#### Written request 1:
From the post on converting integers to roman numerals, quote everything from the words containing "Question: write an" through the words ending with "void printRomanNumeral3digit(int n)".
#### Written request 2:
In the roman numeral post, the code has a `switch (num/10)` block. List every string that this block prints and that contains the letter L.
#### Written request 3:
Continue the code in the post on converting integers to roman numerals, starting after its last line.

#### Document passage:

— begin —

Thursday, January 5, 2012

Convert integers to roman numbers

Question: write an algorithm to convert an integer into roman number. For example, 1 -> I, 2 -> II, or 4 -> IV.
Solution: in order to solve this problem, we must know the rules of writing roman numerals. For example, I is 1 and V is 5 but IV is not 6 but 4 (5 -1). Moreover, there is no 0 number in roman numeral system. Here is the link to an article about roman numerals if you are unfamiliar with the system.
As you may notice, the roman numeral system consists of several fundamental and unique numbers. They are used in conjunction with rules to create other numbers. Therefore, we just have to cache the unique numbers and apply the rules in order to generate any roman number we want. Lets take a simpler case. Suppose we have to handle only 4 digit number:

void printRomanNumeral3digit(int n)
 {

  int num, i;

   num=n;

         for (i = 0; i < num/1000; i++)
   out.println( "M");

  num = num % 1000;
  switch (num/100)
  {
   case 9:
    out.println( "CM");
    break;
   case 8:
    out.println( "DCCC");
    break;
   case 7:
    out.println( "DCC");
    break;
   case 6:
    out.println( "DC");
    break;
   case 5:
    out.println( "D");
    break;
   case 4:
    out.println( "CD");
    break;
   case 3:
    out.println( "CCC");
    break;
   case 2:
    out.println( "CC");
    break;
   case 1:
    out.println( "C");
    break;
  }

   num = num % 100;
  switch (num/10)
  {
   case 9:
    out.println( "XC");
    break;
   case 8:
    out.println( "LXXX");
    break;
   case 7:
    out.println( "LXX");
    break;
   case 6:
    out.println( "LX");
    break;
   case 5:
    out.println( "L");
    break;
   case 4:
    out.println( "XL");
    break;
   case 3:
    out.println( "XXX");
    break;
   case 2:
    out.println( "XX");
    break;
   case 1:
    out.println( "X");
    break;
  }

   num = num % 10;
  switch (num)

— end —

#### Information supplied:
— begin —

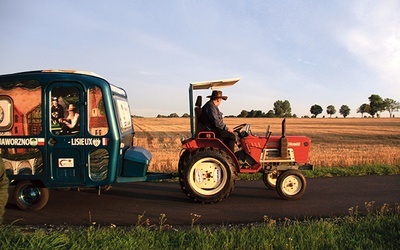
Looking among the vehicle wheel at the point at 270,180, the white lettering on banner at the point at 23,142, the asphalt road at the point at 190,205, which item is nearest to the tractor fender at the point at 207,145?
the asphalt road at the point at 190,205

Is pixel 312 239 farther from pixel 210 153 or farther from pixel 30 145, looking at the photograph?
pixel 30 145

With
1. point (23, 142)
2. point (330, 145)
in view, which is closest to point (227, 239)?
point (23, 142)

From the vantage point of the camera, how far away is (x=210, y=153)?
6.27 m

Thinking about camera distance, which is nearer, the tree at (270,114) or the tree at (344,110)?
the tree at (270,114)

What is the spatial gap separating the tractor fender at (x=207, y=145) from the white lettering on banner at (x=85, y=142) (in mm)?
1612

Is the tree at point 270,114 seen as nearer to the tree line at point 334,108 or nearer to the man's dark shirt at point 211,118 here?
the tree line at point 334,108

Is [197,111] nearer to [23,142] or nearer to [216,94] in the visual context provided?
[216,94]

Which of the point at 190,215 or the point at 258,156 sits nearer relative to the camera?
the point at 190,215

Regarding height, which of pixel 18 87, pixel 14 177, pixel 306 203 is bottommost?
pixel 306 203

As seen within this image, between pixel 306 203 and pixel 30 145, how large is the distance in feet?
15.8

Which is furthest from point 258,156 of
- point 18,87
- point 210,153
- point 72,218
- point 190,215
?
point 18,87

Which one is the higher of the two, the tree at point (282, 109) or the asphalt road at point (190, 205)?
the tree at point (282, 109)

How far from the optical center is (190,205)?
19.9ft

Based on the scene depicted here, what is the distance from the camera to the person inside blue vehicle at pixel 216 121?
6375mm
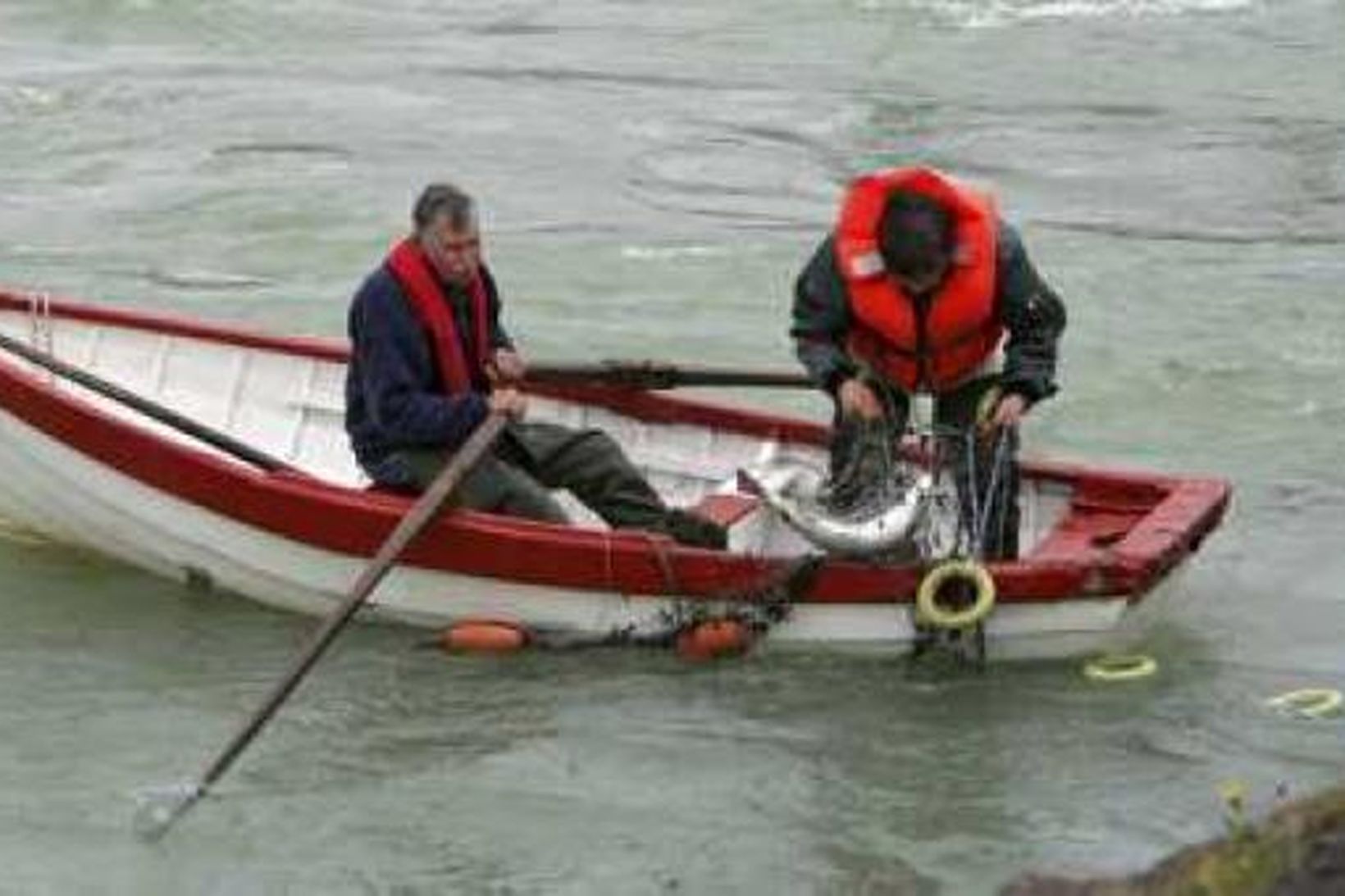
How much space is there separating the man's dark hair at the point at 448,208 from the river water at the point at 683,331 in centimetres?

— end —

#### Exercise answer 1:
Question: write an algorithm to convert an integer into roman number. For example, 1 -> I, 2 -> II, or 4 -> IV.
Solution: in order to solve this problem, we must know the rules of writing roman numerals. For example, I is 1 and V is 5 but IV is not 6 but 4 (5 -1). Moreover, there is no 0 number in roman numeral system. Here is the link to an article about roman numerals if you are unfamiliar with the system.
As you may notice, the roman numeral system consists of several fundamental and unique numbers. They are used in conjunction with rules to create other numbers. Therefore, we just have to cache the unique numbers and apply the rules in order to generate any roman number we want. Lets take a simpler case. Suppose we have to handle only 4 digit number:

void printRomanNumeral3digit(int n)

#### Exercise answer 2:
LXXX, LXX, LX, L, XL

#### Exercise answer 3:
  {
   case 9:
    out.println( "IX");
    break;
   case 8:
    out.println( "VIII");
    break;
   case 7:
    out.println( "VII");
    break;
   case 6:
    out.println( "VI");
    break;
   case 5:
    out.println( "V");
    break;
   case 4:
    out.println( "IV");
    break;
   case 3:
    out.println( "III");
    break;
   case 2:
    out.println( "II");
    break;
   case 1:
    out.println( "I");
    break;
  }
 }


Handling a more general case:
This is the better algo in java (just update cache to handle larger numbers)
public static String int2RomanNum(int intVal)
{
 if (intVal <= 0)
 {
  out.println(  "Roman numbers don't support 0 or negative! Return NULL" );
  return ""; 
 }

 //build hash table of unique values 
 Map<Integer,String> romanMap = new HashMap<Integer, String>();

 romanMap.put(1, "I");
 romanMap.put(1,"I");
 romanMap.put(4,"IV");
 romanMap.put(5,"V");
 romanMap.put(9,"IX");
 romanMap.put(10,"X");
 romanMap.put(40,"XL");
 romanMap.put(50,"L");
 romanMap.put(90,"XC");
 romanMap.put(100,"C");
 romanMap.put(400,"CD");
 romanMap.put(500,"D");
 romanMap.put(900,"CM");
 romanMap.put(1000,"M");

 //the roman value
 String romanResult = "";

 //traverse the list in reverse order 
 List<Integer> keys = new ArrayList<Integer>(romanMap.keySet());
 Collections.sort(keys);
 Collections.reverse(keys);
 Iterator<Integer> it = keys.iterator() ;

 for (; it.hasNext(); )
 {
  //if current number is greater than current key in list
  //add the value corresponded with key to result
  //then subtract the equivalent int value from current number
  int key = it.next();

  while (intVal >= key)
  {   
   int literal = intVal/key;
   if(literal!=0)
    romanResult+=romanMap.get(key);
   intVal = intVal%key;

  }
 }

 return romanResult;
}



Note that Collections.sort(list<>) will not work here and it commented. and sorted result will be :
[90, 900, 1000, 50, 400, 40, 10, 9, 500, 5, 4, 100, 1].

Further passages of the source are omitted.